ЧТО ТРЕБУЕТСЯ
• a. Воспроизведите дословно участок текста об автономном движении от слов «Ханна: В тот» до слов «ситуация совершенно иная.» включительно.
• b. Допишите следующую часть текста об автономном движении, начиная сразу после его последней фразы.

ОТРЫВОК ТЕКСТА
Ханна: В тот момент это еще было "обще­ство благосостояния", когда речь шла не о том, как бы из людей побольше выкачать, а о том, как интегрировать людей в систе­му посредством социальной политики. То­гда государственным лозунгом было соци­альное партнерство вместо классовой борьбы. Сейчас ситуация совершенно иная.

Кроме того, в отличие от РАФ, некоторые автономные группы говорили - мы оказы­ваем сопротивление каждый день и в ходе этого повседневного сопротивления мы получаем удовольствие, ловим кайф. Поэ­тому возникло движение, получившее на­звание "герилья удовольствия". Нужно иметь в виду, что многое из того, что де­лало автономное движение, воспринима­лось и задумывалось, как некая альтерна­тива по отношению к тогдашнему умерен­но-буржуазному движению за мир.

Бернард: Это было совершенно ужасаю­щее зрелище, когда во времена движения за мир миллионы людей повторяли только одно: "мы должны быть пацифистами и не­насильниками и тогда мы сможем остано­вить войну, изменить мир и т.д." Мы пыта­лись объяснить им, что сугубо мирными методами они никогда не смогут ликвиди­ровать эту систему. Иногда даже специ­ально провоцировали реакцию, затевали столкновения с полицией.

Ханна: В принципе автономы отвергают ненасилие как обязательный принцип, но в нашем движении есть люди, которые при­держиваются более или менее ненасиль­ственной тактики. Но в основном автономы "готовы к насилию".

ФРАГМЕНТ ИСТОЧНИКА
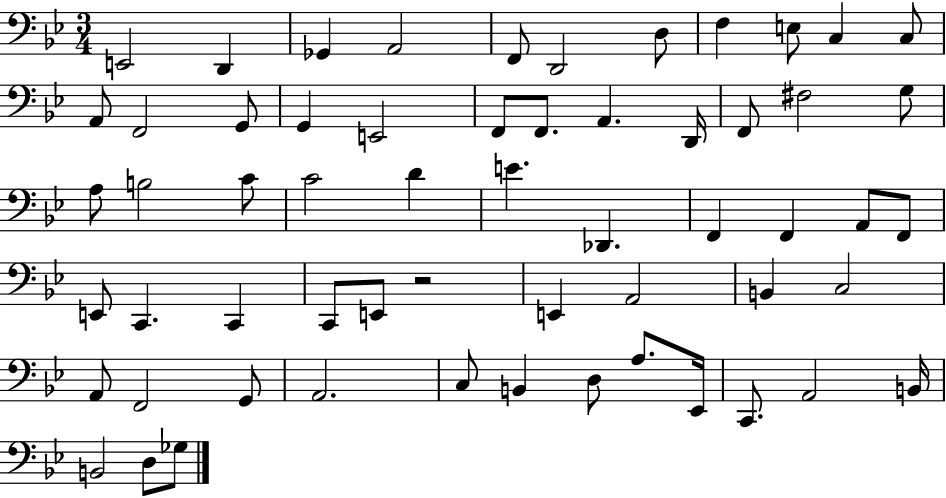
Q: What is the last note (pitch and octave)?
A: Gb3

ПЕРЕЧЕНЬ ОТВЕТОВ
• a.
Ханна: В тот момент это еще было "обще­ство благосостояния", когда речь шла не о том, как бы из людей побольше выкачать, а о том, как интегрировать людей в систе­му посредством социальной политики. То­гда государственным лозунгом было соци­альное партнерство вместо классовой борьбы. Сейчас ситуация совершенно иная.

• b.
Нужно иметь в виду, что система всегда пыталась расколоть левое движение по этому принципу. Эта тема вносилась извне и специально муссировалась, чтобы нейт­рализовать людей. Существует определен­ная градация в понимании насилия - суще­ствует насилие против людей и насилие против вещей. Если, скажем, разбивают витрину, то это насилие против вещей, и против этого никто в движении особо не спорит. Но что касается насилия против людей, по этому поводу есть споры. У нас тоже есть поползновения со стороны госу­дарства объявлять насилием все подряд. Достаточно выйти на демонстрацию в мас­ке, это объявляют насилием, потому что это - пассивное сопротивление полиции, а значит - насилие. (В Германии есть тер­мин "монополия государства на примене­ние насилия", считается , что только госу­дарство имеет легальное право примене­ние силы - прим.ред.)

Бернард: Постоянные дискуссии по воп­росу насилия были очень непродуктивны. Но были две причины, по которым движе­ние было вынуждено к этим вопросам по­стоянно возвращаться. Государство пыта­лось дискредитировать движение, говоря, что мы "насильники и уголовные преступ­ники", и дело с нами иметь нельзя ни в ко­ем случае, они даже пустили в оборот сло­во "хаоты". Во-вторых, автономы пытались систематически практиковать насилие против вещей, чтобы показать, что госу­дарство систематически занимается повсе­дневным институциональным насилием, что вся капиталистическая система устро­ена так, что в отношении людей постоянно практикуется насилие. Автономы отвечают на это насилие и заставляют государство продемонстрировать его открыто. Был очень популярен лозунг: "Когда бьют вит­рины, вы орете, а когда умирают люди в Третьем мире, вы молчите". Это лозунг хо­рошо передает мироощущение, в резуль­тате которого появилось автономное дви­жение.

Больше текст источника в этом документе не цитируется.